Directions:
All the records that follow need to be reproduced exactly. Omit the images.

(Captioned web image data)

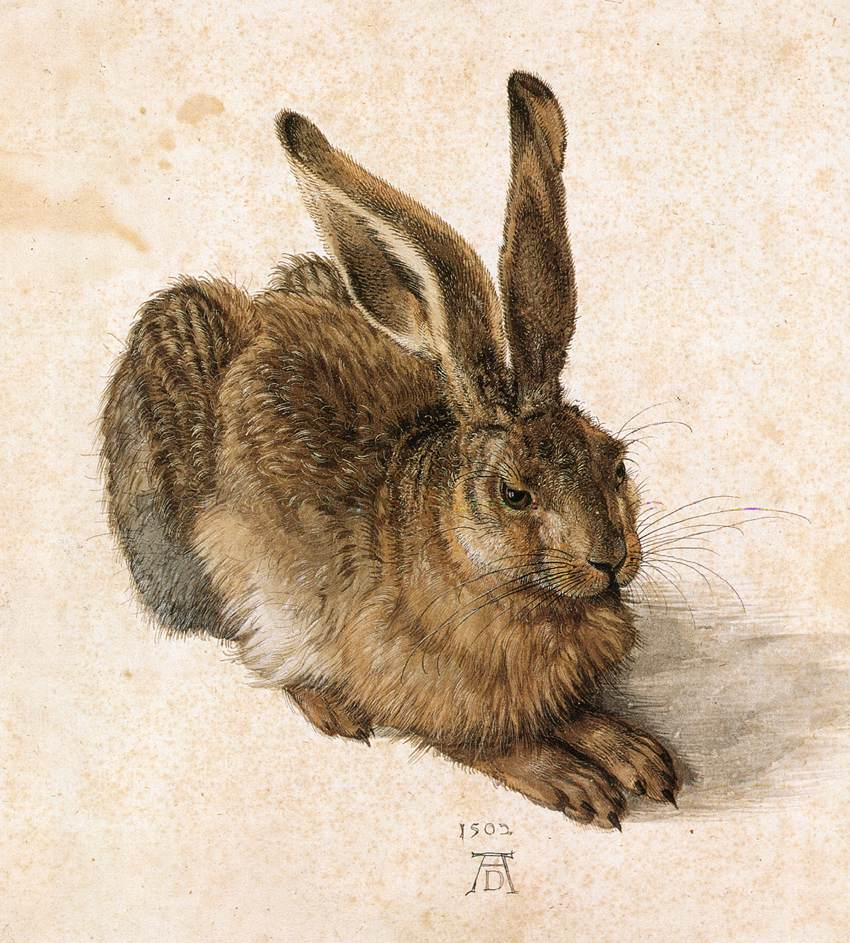 Animal - Woodland - Rabbit - Young hare, Durer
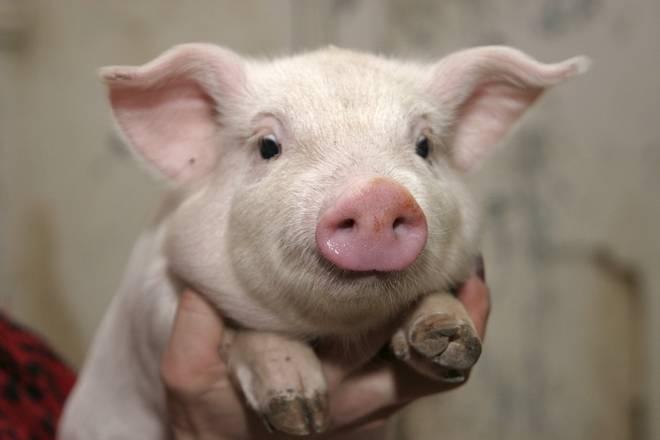 Температура у свиньи: нормальные значения и способы измерения – клуб любителей хрюш
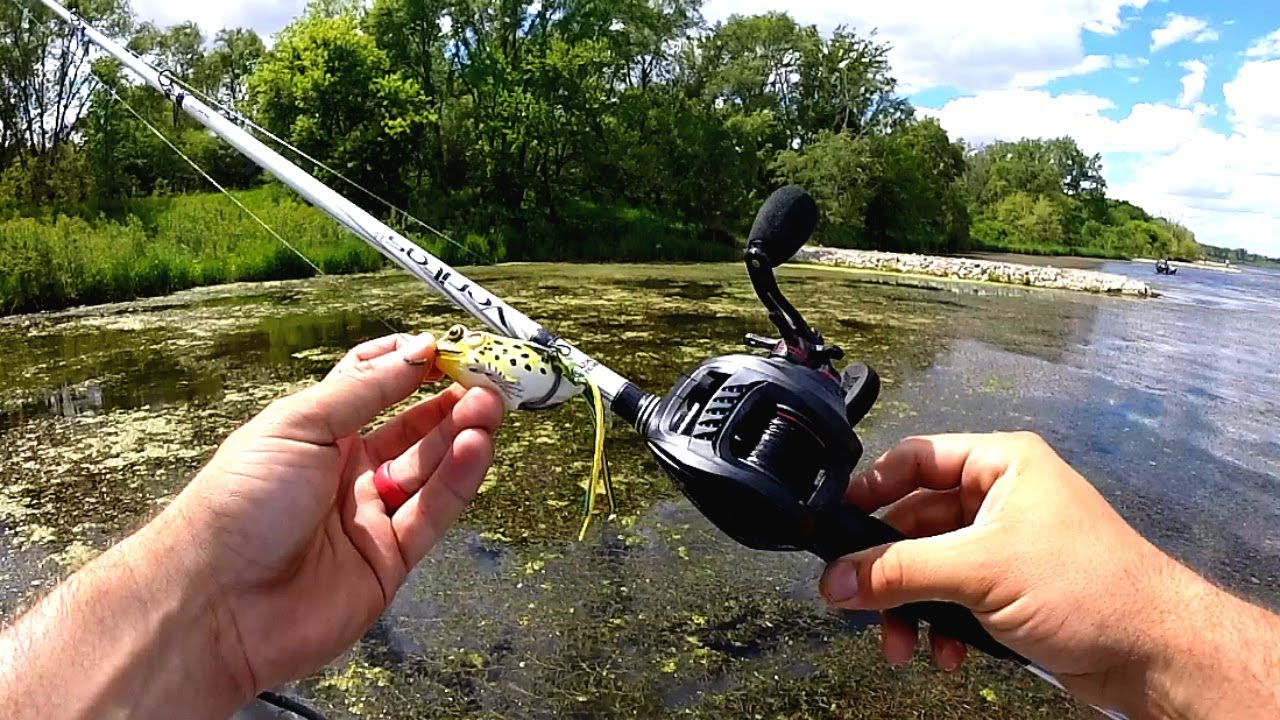 Frog fishing for bass in the grass youtube for Frogs for fishing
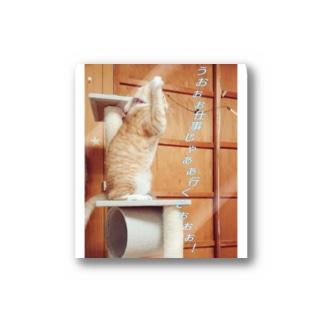 戦う猫  Stickers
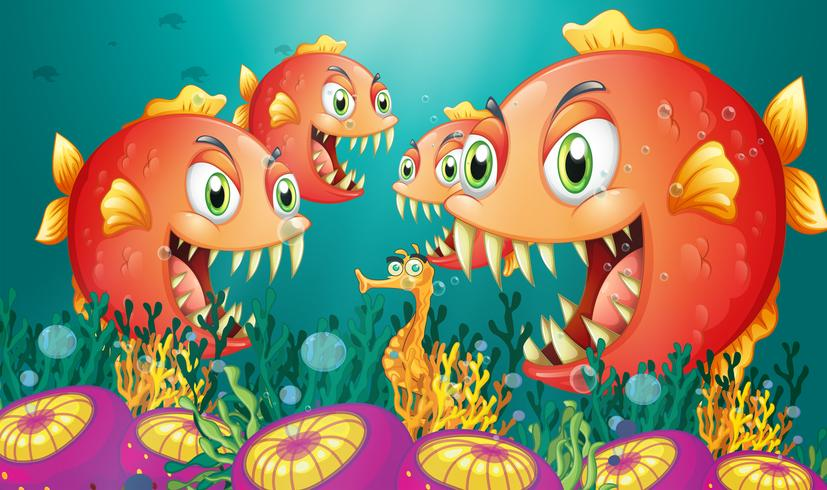 Een zeepaardje omringd door een groep hongerige piranha's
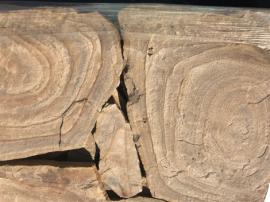 Песчаник дикий (природный) 3 см Тигровый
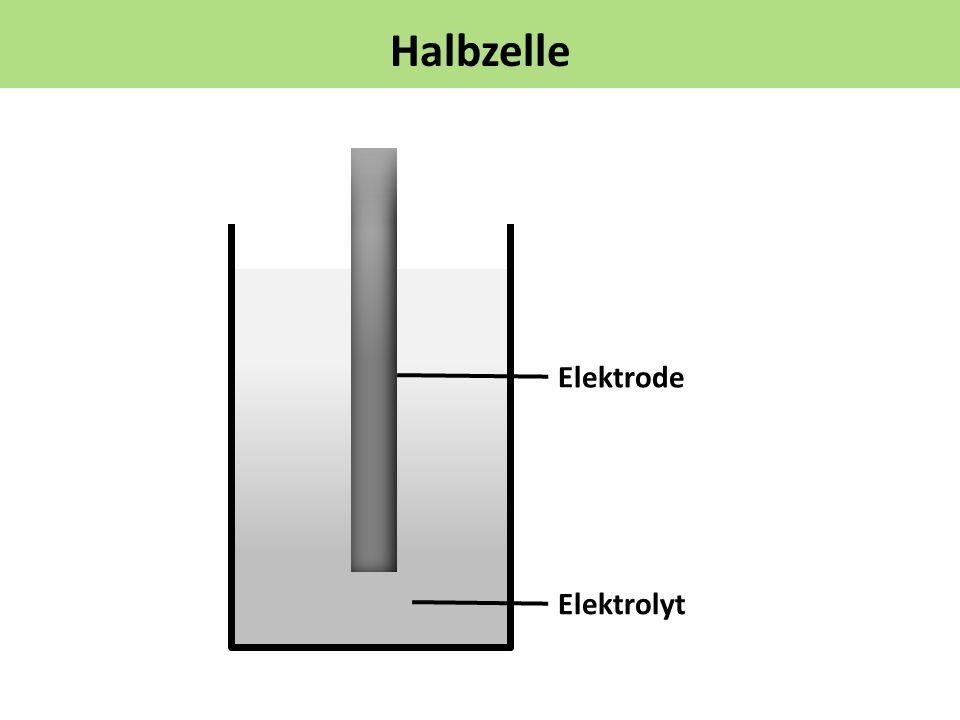 Halbzelle Elektrolyt Elektrode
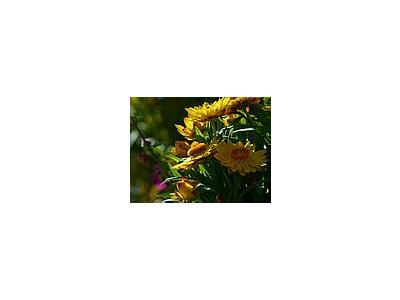 Photo Small Yellow Flowers 3 Flower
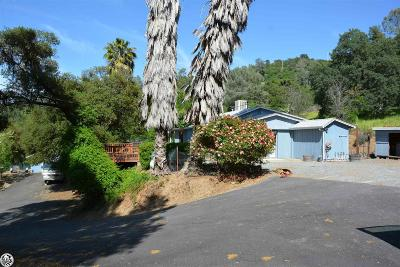 Sonora Single Family Home For Sale: 19539 Rawhide Road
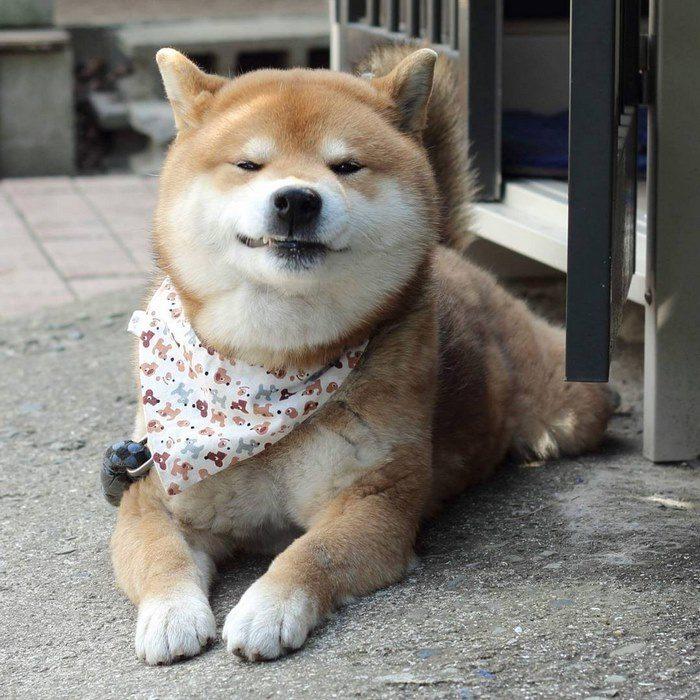 Ryuji 7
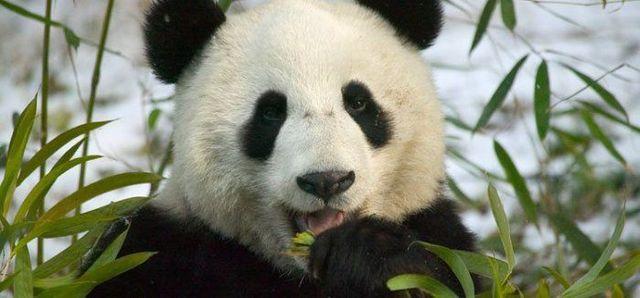 http://izismile.com/img/img2/20090624/pandas_37.jpg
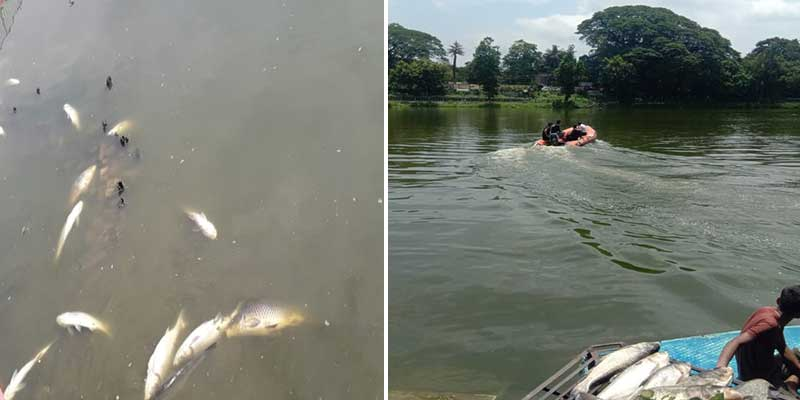 Assam: Dip in oxygen level, high organic load behind deaths of fish at Dighalipukhuri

Output of the exercise:
 Animal - Woodland - Rabbit - Young hare, Durer
 Температура у свиньи: нормальные значения и способы измерения – клуб любителей хрюш
 Frog fishing for bass in the grass youtube for Frogs for fishing
 戦う猫  Stickers
 Een zeepaardje omringd door een groep hongerige piranha's
 Песчаник дикий (природный) 3 см Тигровый
 Halbzelle Elektrolyt Elektrode
 Photo Small Yellow Flowers 3 Flower
 Sonora Single Family Home For Sale: 19539 Rawhide Road
 Ryuji 7
 http://izismile.com/img/img2/20090624/pandas_37.jpg
 Assam: Dip in oxygen level, high organic load behind deaths of fish at Dighalipukhuri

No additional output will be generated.